◆ **Série d'exercices**
- A) D'après le texte sur la preuve des heures supplémentaires, entre qui la charge de la preuve des heures travaillées est-elle partagée ?
- B) Recopiez fidèlement le passage du texte sur les heures supplémentaires qui va de « Tour d’horizon des » à « charge du salarié. ».

***** Texte à lire

HEURES SUPPLÉMENTAIRES - PREUVE - 22.06.2023

Temps de travail, preuve, et paiements... 

Tour d’horizon des dernières décisions en matière de temps de travail, d’horaires, et de preuve des h sup, avec leurs conséquences.

La preuve des heures supplémentaires

Le principe. La charge de la preuve des heures travaillées est partagée entre le salarié et l’employeur. Le salarié présente les éléments suffisamment précis à l’appui de sa demande, et c’est à l’employeur de lui répondre en faisant état de ses propres données (Cass. soc. 18‑3‑2020 n° 18-10.919) .

Les éléments du salarié. Ils peuvent être divers, et sachez que nombre de cours d’appel sont censurées pour ne pas les reconnaître comme suffisamment précis, et mettre ainsi la preuve des h effectuées à la charge du salarié.

En pratique. Les juges ont par exemple été censurés pour avoir considéré comme insuffisants :

  • un décompte faisant ressortir des chiffres différents, avec un calcul des h/mois et non/semaine, alors que d’autres éléments (relevé de pointage, décompte des h travaillées/jour, tableau des horaires, attestations) n’ont pas été examinés (Cass. soc. 14‑12‑2022 n° 21-21.411)  ;
  • le décompte mentionnant la durée quotidienne des journées de travail et les temps de transport entre les lieux de mission et de retour au domicile avec les justificatifs de transports, et des tableaux récapitulant sa durée hebdomadaire de travail (Cass. soc. 1‑6‑2022 n° 20-17.360)  ;
  • des décomptes/semaine du nombre d’h qu’il affirme avoir travaillées, sans les horaires, et des attestations imprécises sur les dates des h sup (Cass. soc. 10‑5‑2023 n° 21-21.788)  ;
  • un décompte sur 3 ans des h sup au-delà du forfait, sans les horaires de début et de fin de travail/jour, créant une confusion entre temps de travail effectif et temps de trajet inhabituel domicile/lieux de missions, des extraits d’agenda et courriels (Cass. soc. 10‑5‑2023 n° 21-18.283) .

**********
***** Données fournies

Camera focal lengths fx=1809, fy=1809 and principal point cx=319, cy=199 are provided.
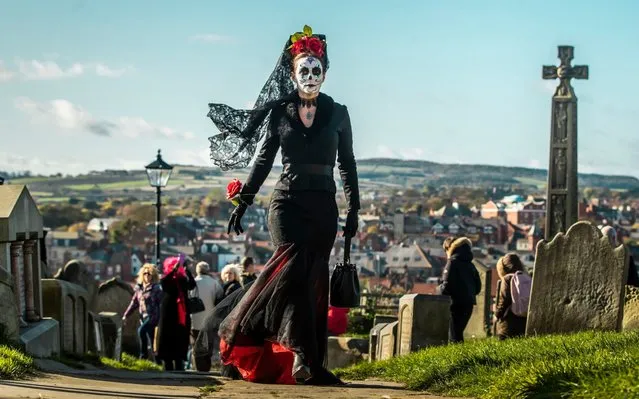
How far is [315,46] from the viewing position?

**********

◆ **Corrigé des exercices**
- A) Elle est partagée entre le salarié et l'employeur.

- B)
Tour d’horizon des dernières décisions en matière de temps de travail, d’horaires, et de preuve des h sup, avec leurs conséquences.

La preuve des heures supplémentaires

Le principe. La charge de la preuve des heures travaillées est partagée entre le salarié et l’employeur. Le salarié présente les éléments suffisamment précis à l’appui de sa demande, et c’est à l’employeur de lui répondre en faisant état de ses propres données (Cass. soc. 18‑3‑2020 n° 18-10.919) .

Les éléments du salarié. Ils peuvent être divers, et sachez que nombre de cours d’appel sont censurées pour ne pas les reconnaître comme suffisamment précis, et mettre ainsi la preuve des h effectuées à la charge du salarié.